ADF STAFF
Having overfished its own waters, China is sending its heavily subsidized industrial and semi-industrial trawlers to fisheries near Africa, Australia, Indonesia, the Korean peninsula, the Philippines and South America.
In these places, Chinese ships frequently sail into exclusive economic zones, illegally catch tons of fish meant for local consumption and damage the ecosystems that help fish survive.
In the Indo-Pacific region, for example, China is responsible for 95% of all illegal fishing. This year, leaders from Australia, India, Japan and the United States launched an initiative aimed at curbing China’s illegal fishing in the region. The plan is to use satellite technology to develop a tracking system for vessels suspected of illegal fishing.
“China has become the world’s largest perpetrator of illegal fishing,” Charles Edel, Australia chair of the Center for Strategic and International Studies, told the Financial Times. “They have drastically depleted global fish stocks and undermined traditional livelihoods of many countries, so any steps taken to track, identify and curb such activity would have environmental and security benefits for the region.”
China commands the world’s largest distant-water fishing fleet and is the world’s worst illegal, unreported and unregulated (IUU) fishing offender, according to the IUU Fishing Index. Of the top 10 companies engaged in illegal fishing globally, eight are from China.
Near the Galápagos Islands, off the coast of Ecuador, almost 300 Chinese trawlers were counted fishing, accounting for 99% of the fishing near the islands, the conservation group Oceana reported in 2020.

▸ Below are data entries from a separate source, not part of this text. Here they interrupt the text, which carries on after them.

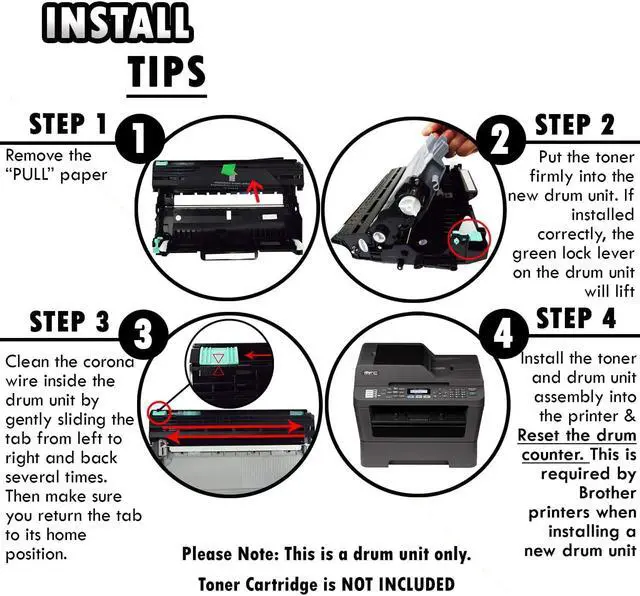 INSTALL TIPS

STEP 1
1
Remove the "PULL" paper

STEP 2
2
Put the toner firmly into the new drum unit. If installed correctly, the green lock lever on the drum unit will lift

STEP 3
3
Clean the corona wire inside the drum unit by gently sliding the tab from left to right and back several times. Then make sure you return the tab to its home position.

STEP 4
4
Install the toner and drum unit assembly into the printer & Reset the drum counter. This is required by Brother printers when installing a new drum unit

Please Note: This is a drum unit only.

Toner Cartridge is NOT INCLUDED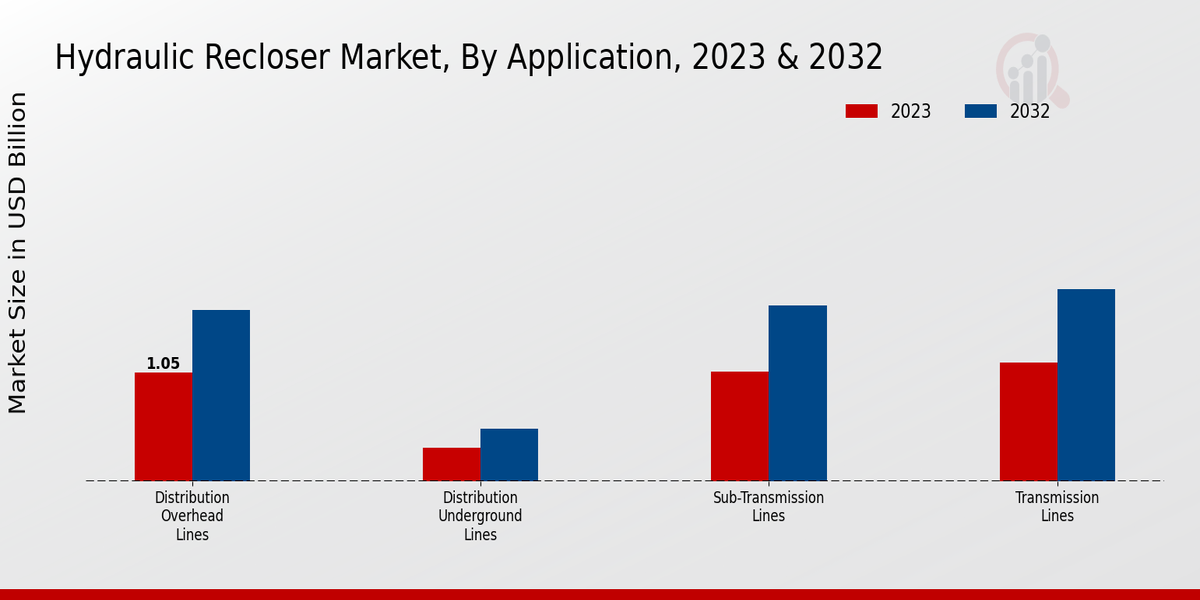 Hydraulic Recloser Market, By Application, 2023 & 2032

2023
2032

Market Size in USD Billion

1.05

Distribution Overhead Lines

Distribution Underground Lines

Sub-Transmission Lines

Transmission Lines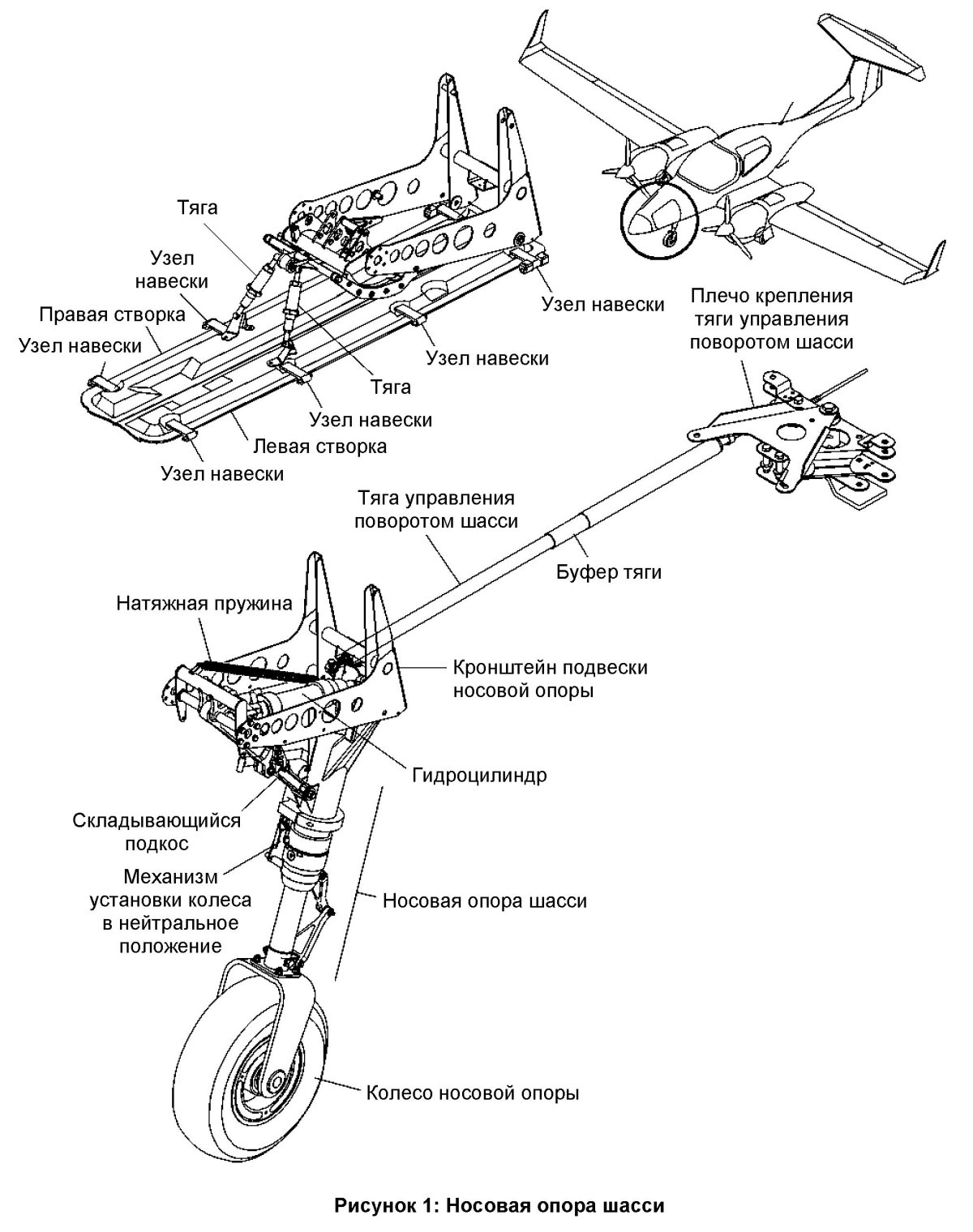 Тяга

Узел навески

Правая створка

Узел навески

Узел навески

Узел навески

Тяга

Узел навески

Левая створка

Узел навески

Плечо крепления тяги управления поворотом шасси

Тяга управления поворотом шасси

Буфер тяги

Натяжная пружина

Кронштейн подвески носовой опоры

Гидроцилиндр

Складывающийся подкос

Механизм установки колеса в нейтральное положение

Носовая опора шасси

Колесо носовой опоры

Рисунок 1: Носовая опора шасси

“Our sea can’t handle this pressure anymore,” Alberto Andrade, a fisherman from the Galápagos Islands, told the The New York Times. “The industrial fleets are razing the stocks, and we are afraid that in the future there will be no more fishery. Not even the pandemic stopped them.”
Andrade’s fears are well founded, as nearly 90% of the world’s marine fish stocks now are fully exploited, overexploited or depleted.
Targeting Africa
Illegal fishing is driving fish stocks in parts of Africa to the brink of collapse.
In Ghana, for example, small pelagic fish populations, such as sardinella, have dropped 80% in the past two decades. One species, sardinella aurita, is fully collapsed, according to the Environmental Justice Foundation.
A 2022 report by the Financial Transparency Coalition found that nearly half of the world’s industrial and semi-industrial trawlers involved in illegal fishing operate in Africa. West Africa, the world’s epicenter for IUU fishing, attracts 40% of the world’s illegal trawlers. IUU fishing costs the continent up to $11.49 billion annually.
The majority of illegal fishing vessels in Africa are Chinese, but it’s not always easy to identify a vessel’s beneficial owner.
In Ghana, 90% of registered fishing vessels are Ghanaian on paper, but actually are owned by Chinese companies.
That is a process known as “flagging in,” meaning that foreign companies use and abuse local rules to flag a foreign-owned and operated fishing vessel into an African registry and fish in local waters. It helps a vessel’s owners dodge financial charges and other regulations. There is little oversight of the online open registries.